W-C bp substitution inhibits RNase III binding. (A) Gel shift assay of R1.1[WC] RNA variant binding to RNase III. 5′-³²P-labeled RNA (10⁴ dpm; 1.4 fmol) was combined with 0, 0.02, or 0.2 μM of the [E117K] RNase III mutant, then electrophoresed in a nondenaturing gel. (Upper) Lanes 1–3, R1.1[WC] RNA (WT); lanes 2–4, variant 7; and lanes 7–9, variant 4. (Lower) Lanes 1–3, variant 1; lanes 4–6, variant 3; and lanes 7–9, variant 5. (B) Correlation between initial cleavage rate (Vi) and binding affinity (1/K′_D). WC refers to R1.1[WC] RNA. The Vi values are expressed as fmol product formed per minute (37°).

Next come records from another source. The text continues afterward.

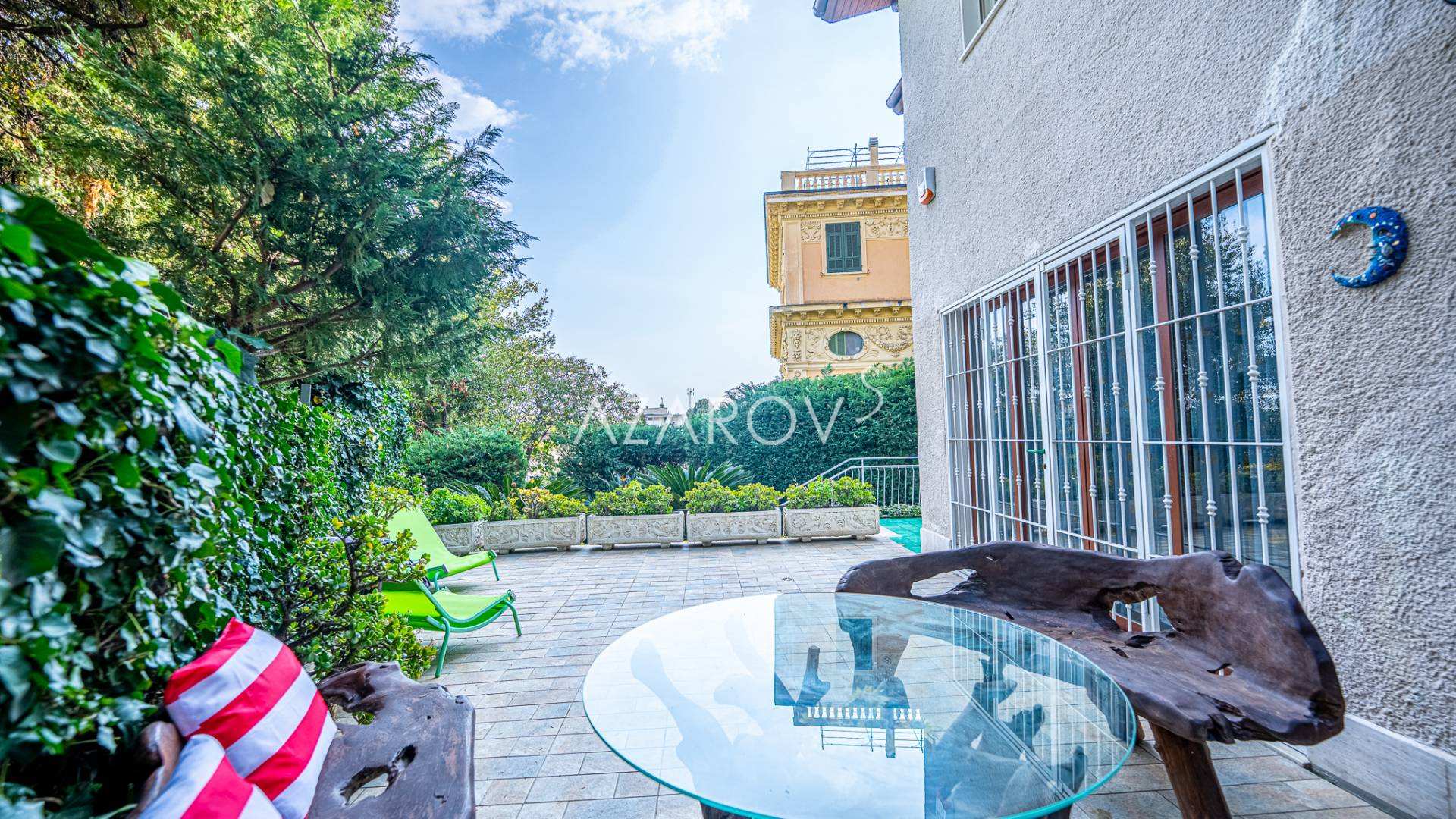 Villa in het centrum van Sanremo vlakbij de zee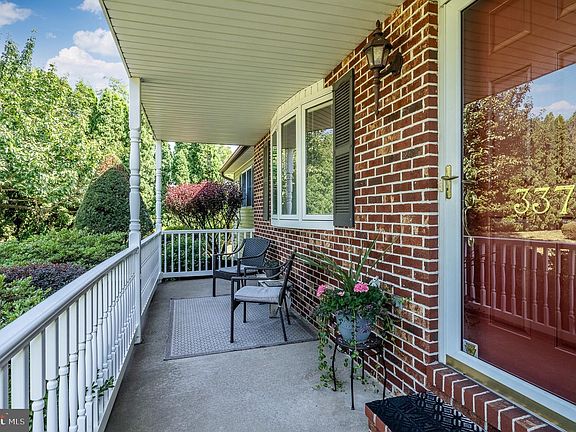 5th image of 337 Ontelaunee Dr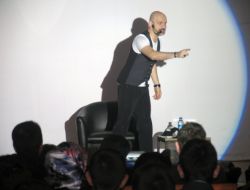 Sınavlara Hazırlanan Öğrenciler Atalay Demirci’yle Stres Attı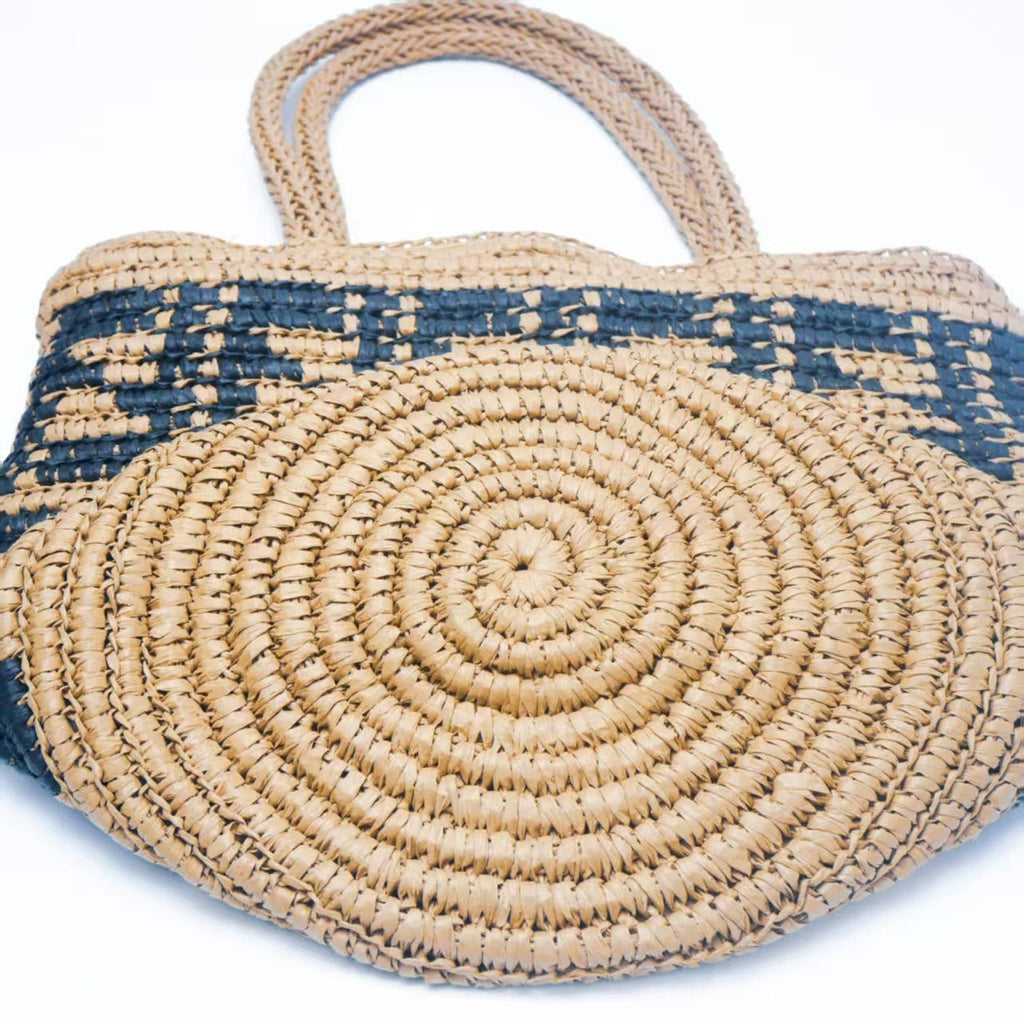 1Handwoven basket bag with geometric pattern Miroken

The measured K′_D values (nM ± SD) are the average of at least three experiments, and are: R1.1[WC] RNA, 13.1 ± 9.3; var-7, 15.0 ± 4.0; var-5, 31.5 ± 16.5; var-1, 126 ± 30; and var-3, 213 ± 117. Given the similarity in cleavage rates (Fig. 2A), the binding affinity of variant 2 was assumed to be similar to that for variant 3. The weak binding affinities of variants 4 and 6 prevented K′_D determination.

Figure 4

Inhibition of cleavage by single or double bp substitutions and by the tRNA^Sec AD. (A) Relative cleavage rates of internally ³²P-labeled R1.1[WC] RNA variants exhibiting single or double W-C bp substitution in the distal or proximal box. The proximal box (PB) and distal box (DB) sequences of R1.1[WC] RNA are shown on the left. (B) Inhibition by the tRNA^Sec AD and sequence variants. The var-1 RNA value is from Fig. 2. (A and B) The numbers below the variant RNAs are cleavage rates, relative to that of R1.1[WC] RNA (100%), and represent the average of three experiments, with SDs averaging ≤22% of the values.